According to Dr. Fisch, more research is needed on this subject and in general, more attention to health services research in oncology is needed.
Although the study shows an association between the presence of a potential major drug interaction and increased use of health care resources, its retrospective design precludes conclusions regarding causality. One limitation is that researchers could not obtain information on patients' stage of disease, which may affect antidepressant use. Another limitation is the study's reliance on admission coding, which may miss a significant number of adverse events, as there are a limited number of codes for each admission and adverse events may be lower on the coding priority list. In addition, sometimes a condition that may have been a drug interaction is only coded as the condition.

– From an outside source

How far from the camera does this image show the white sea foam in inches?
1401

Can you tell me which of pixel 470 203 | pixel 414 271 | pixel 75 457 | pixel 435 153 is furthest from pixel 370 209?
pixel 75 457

William Breitbart, MD, chief of the psychiatry service at Memorial Sloan-Kettering Cancer Center in New York City, agrees that the study does not establish causality of the ER visits to drug interactions. He is concerned that overlooking this point could lead to conclusions that may have a negative impact on treating depression in cancer patients, which is very prevalent and already undertreated. “I am constantly being asked to consult on patients for drug interaction problems where the patient is on many drugs, yet the focus of the oncology team is the antidepressant,” he says. “They often want to stop the antidepressant due to a bias that it is not really needed.” Dr. Breitbart says he fears this article may contribute to an erroneous and amplified concern of the adverse effects of antidepressants.
Multivariate analysis showed that having a potential major drug interaction was a risk factor for increased ER visits and hospitalization. Thus, this study identifies an area where intervention may help reduce costs and lessen the occurrence of adverse events to improve patient outcomes. Interventions such as the identification of and proactive monitoring of patients at high risk for drug interactions may benefit the individual patient as well as resource utilization.
According to Dr. Fisch, the take-home message is that patients need goal-oriented prescribing with appropriate assessment to determine whether newly prescribed agents are being tolerated and whether they are achieving the intended clinical goals. “Provider-patient communication is probably the key factor for safe prescribing. Nonadherence and overadherence to prescribed medications are major issues, and nonadherence may be due, in part, to concerns about drug interactions that the patients and family may have,” he says.
Dr. Breitbart says the main point is that while this study singles out antidepressants, potential drug interactions exist ubiquitously for all drugs. “It is important for the clinician to be aware of potential drug interactions and use their clinical judgment as to the risks versus benefits,” he says. “It is always best to think of drug interactions when prescribing and try to select agents that have less potential for drug interaction. There may never be a situation in which no interaction at all exists, and clinical judgment and monitoring for clinically significant interactions is essential.”